● STATED GOAL:
Format the data below as a JSON list of strings, one string per line and no blank lines, starting at the line with "Given the visual" and continuing through the end of the data.

(begin)

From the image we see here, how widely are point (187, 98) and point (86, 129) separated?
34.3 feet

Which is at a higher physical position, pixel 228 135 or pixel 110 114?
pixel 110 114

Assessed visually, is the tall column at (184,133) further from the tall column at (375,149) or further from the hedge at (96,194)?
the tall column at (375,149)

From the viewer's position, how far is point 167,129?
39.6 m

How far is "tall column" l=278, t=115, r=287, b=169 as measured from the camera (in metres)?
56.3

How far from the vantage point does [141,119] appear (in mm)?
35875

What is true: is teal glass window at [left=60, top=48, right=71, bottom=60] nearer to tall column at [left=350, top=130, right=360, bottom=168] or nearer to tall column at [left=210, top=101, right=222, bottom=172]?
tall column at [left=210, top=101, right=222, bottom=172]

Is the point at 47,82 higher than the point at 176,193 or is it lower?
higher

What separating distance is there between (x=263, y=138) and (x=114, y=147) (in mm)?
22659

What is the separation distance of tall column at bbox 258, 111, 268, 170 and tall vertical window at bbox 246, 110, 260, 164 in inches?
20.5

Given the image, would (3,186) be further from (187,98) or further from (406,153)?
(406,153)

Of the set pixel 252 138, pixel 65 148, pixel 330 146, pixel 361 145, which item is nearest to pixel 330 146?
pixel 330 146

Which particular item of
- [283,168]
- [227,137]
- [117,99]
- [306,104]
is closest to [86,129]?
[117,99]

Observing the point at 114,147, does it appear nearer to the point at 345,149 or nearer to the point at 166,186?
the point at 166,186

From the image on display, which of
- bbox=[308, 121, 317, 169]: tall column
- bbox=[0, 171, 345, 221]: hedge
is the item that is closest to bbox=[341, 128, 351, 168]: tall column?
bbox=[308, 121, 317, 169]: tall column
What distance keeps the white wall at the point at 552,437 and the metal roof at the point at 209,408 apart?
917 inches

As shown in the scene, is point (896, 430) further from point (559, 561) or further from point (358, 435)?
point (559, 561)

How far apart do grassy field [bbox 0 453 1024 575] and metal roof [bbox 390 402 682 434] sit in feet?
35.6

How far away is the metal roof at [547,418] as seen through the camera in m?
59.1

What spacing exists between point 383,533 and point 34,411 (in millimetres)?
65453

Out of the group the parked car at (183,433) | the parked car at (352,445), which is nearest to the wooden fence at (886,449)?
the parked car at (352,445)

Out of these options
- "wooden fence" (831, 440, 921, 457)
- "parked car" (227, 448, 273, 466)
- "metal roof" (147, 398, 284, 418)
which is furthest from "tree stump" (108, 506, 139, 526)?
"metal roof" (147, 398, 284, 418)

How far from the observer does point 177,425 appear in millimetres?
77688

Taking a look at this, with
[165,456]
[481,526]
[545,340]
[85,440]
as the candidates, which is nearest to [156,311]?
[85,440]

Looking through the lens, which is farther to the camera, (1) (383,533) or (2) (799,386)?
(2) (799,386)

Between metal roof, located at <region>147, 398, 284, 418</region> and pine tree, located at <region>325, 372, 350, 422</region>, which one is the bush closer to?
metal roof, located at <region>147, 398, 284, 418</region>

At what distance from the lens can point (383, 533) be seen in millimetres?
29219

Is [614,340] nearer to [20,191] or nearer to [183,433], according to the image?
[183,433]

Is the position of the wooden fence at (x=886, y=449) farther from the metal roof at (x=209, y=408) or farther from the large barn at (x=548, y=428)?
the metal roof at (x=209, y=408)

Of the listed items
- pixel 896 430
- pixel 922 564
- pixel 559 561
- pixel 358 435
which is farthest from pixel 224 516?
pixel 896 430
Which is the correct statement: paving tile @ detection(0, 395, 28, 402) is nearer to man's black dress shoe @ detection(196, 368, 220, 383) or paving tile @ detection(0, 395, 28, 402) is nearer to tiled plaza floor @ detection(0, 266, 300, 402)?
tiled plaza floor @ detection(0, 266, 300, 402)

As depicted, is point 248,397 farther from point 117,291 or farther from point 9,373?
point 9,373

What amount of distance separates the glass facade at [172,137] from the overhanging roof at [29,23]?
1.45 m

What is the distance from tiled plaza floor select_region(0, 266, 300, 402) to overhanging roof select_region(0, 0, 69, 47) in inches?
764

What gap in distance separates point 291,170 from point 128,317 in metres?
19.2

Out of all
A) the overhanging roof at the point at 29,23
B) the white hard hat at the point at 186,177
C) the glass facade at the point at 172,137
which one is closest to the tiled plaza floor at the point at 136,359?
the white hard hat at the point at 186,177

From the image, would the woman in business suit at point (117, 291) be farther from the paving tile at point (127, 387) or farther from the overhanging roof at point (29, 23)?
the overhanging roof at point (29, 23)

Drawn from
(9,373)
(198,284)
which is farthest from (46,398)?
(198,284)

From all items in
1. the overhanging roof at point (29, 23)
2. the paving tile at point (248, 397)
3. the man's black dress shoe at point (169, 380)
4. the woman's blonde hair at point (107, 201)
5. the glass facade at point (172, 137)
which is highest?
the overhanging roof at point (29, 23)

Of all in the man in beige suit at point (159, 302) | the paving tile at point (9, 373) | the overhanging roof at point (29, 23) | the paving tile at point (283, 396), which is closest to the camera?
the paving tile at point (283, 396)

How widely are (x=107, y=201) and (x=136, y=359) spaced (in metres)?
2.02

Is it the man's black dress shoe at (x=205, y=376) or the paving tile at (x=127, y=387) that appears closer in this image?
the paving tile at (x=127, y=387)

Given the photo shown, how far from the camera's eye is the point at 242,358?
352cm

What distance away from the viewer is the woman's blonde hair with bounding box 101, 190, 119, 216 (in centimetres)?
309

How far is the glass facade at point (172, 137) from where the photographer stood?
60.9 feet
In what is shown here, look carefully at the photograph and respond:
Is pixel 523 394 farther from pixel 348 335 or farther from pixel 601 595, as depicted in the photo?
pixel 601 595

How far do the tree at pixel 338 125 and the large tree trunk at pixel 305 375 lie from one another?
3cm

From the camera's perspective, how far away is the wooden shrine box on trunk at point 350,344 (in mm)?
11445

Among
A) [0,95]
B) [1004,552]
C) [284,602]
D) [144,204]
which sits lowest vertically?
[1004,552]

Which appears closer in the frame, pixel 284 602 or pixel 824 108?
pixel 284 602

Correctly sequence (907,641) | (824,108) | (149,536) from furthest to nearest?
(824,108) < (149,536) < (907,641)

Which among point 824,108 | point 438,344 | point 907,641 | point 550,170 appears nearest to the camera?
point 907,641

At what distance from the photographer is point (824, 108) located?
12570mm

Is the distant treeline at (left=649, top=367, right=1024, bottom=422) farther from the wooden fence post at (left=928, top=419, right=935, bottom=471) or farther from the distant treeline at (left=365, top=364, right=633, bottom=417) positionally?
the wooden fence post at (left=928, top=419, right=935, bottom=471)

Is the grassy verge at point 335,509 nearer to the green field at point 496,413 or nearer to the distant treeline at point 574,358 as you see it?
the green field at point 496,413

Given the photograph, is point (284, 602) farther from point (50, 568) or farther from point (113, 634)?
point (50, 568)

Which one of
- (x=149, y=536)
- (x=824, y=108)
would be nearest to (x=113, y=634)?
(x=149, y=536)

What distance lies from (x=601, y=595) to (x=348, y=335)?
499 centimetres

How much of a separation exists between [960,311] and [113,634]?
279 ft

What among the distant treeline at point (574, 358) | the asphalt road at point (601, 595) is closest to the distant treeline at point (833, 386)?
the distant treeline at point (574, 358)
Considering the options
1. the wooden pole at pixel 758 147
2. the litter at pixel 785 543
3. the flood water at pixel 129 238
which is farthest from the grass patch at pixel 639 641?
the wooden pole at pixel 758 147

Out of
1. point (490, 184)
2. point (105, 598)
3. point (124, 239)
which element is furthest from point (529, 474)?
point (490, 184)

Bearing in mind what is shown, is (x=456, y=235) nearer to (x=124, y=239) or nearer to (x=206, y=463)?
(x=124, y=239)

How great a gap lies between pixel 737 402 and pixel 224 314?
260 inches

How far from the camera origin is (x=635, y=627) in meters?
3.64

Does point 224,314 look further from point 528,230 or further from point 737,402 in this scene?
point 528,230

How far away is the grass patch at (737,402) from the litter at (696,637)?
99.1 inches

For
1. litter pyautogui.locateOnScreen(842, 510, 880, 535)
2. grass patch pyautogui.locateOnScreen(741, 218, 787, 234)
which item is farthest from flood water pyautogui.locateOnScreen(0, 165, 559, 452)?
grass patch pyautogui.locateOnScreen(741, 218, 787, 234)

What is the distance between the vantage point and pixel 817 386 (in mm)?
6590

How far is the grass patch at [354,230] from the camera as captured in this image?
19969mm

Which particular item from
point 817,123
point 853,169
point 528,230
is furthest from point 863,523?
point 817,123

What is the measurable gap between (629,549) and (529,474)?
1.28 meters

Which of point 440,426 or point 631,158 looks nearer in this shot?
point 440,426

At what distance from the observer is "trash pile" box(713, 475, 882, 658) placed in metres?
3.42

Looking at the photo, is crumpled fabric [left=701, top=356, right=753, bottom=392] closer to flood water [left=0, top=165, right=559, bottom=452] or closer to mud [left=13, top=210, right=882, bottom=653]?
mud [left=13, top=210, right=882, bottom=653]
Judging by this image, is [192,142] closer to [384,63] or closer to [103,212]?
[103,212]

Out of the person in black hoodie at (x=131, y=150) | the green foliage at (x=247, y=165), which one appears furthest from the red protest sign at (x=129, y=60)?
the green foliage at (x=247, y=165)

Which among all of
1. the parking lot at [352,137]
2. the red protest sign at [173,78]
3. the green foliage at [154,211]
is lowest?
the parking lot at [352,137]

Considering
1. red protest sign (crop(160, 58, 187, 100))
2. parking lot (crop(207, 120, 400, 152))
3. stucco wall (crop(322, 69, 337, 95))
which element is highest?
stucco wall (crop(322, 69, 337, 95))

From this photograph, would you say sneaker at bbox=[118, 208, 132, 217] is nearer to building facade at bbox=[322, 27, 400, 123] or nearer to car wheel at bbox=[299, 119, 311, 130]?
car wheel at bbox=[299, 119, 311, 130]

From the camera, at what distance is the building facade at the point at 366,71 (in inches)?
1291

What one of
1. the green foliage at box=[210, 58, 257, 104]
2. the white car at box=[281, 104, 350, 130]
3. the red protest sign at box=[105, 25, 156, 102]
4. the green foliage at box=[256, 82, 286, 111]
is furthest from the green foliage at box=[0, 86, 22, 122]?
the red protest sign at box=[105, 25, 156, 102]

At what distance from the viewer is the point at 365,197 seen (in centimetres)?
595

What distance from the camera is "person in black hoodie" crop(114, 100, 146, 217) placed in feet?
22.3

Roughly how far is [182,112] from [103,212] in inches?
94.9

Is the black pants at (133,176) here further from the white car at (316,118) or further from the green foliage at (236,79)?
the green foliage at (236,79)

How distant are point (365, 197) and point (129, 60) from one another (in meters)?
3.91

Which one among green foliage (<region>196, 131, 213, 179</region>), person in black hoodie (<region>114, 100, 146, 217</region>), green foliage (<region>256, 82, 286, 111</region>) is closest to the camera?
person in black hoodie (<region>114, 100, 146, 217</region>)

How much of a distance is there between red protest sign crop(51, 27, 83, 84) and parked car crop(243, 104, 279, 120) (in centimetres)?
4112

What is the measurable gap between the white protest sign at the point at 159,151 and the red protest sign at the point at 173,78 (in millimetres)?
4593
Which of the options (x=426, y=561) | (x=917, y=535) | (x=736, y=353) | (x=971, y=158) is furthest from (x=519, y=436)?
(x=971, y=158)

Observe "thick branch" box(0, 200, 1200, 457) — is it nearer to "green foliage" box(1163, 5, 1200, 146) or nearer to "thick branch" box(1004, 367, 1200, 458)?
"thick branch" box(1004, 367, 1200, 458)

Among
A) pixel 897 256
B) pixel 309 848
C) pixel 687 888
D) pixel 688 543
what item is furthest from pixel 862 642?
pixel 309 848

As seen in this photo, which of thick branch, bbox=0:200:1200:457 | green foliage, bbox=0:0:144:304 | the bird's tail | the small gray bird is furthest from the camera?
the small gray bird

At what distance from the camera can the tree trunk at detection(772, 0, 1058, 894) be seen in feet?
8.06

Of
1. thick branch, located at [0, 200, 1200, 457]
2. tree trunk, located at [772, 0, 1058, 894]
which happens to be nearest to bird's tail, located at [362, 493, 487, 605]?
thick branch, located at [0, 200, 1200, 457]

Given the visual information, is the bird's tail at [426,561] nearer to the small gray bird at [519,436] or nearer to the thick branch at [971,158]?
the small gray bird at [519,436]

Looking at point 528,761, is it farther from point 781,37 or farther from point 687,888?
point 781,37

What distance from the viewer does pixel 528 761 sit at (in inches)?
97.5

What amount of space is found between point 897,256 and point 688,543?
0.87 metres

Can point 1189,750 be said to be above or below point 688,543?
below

(end)

● SOLUTION:
[
  "Given the visual information, is the bird's tail at [426,561] nearer to the small gray bird at [519,436] or nearer to the thick branch at [971,158]?",
  "the small gray bird at [519,436]",
  "Looking at point 528,761, is it farther from point 781,37 or farther from point 687,888?",
  "point 781,37",
  "What distance from the viewer does pixel 528 761 sit at (in inches)?",
  "97.5",
  "What amount of space is found between point 897,256 and point 688,543?",
  "0.87 metres",
  "Can point 1189,750 be said to be above or below point 688,543?",
  "below"
]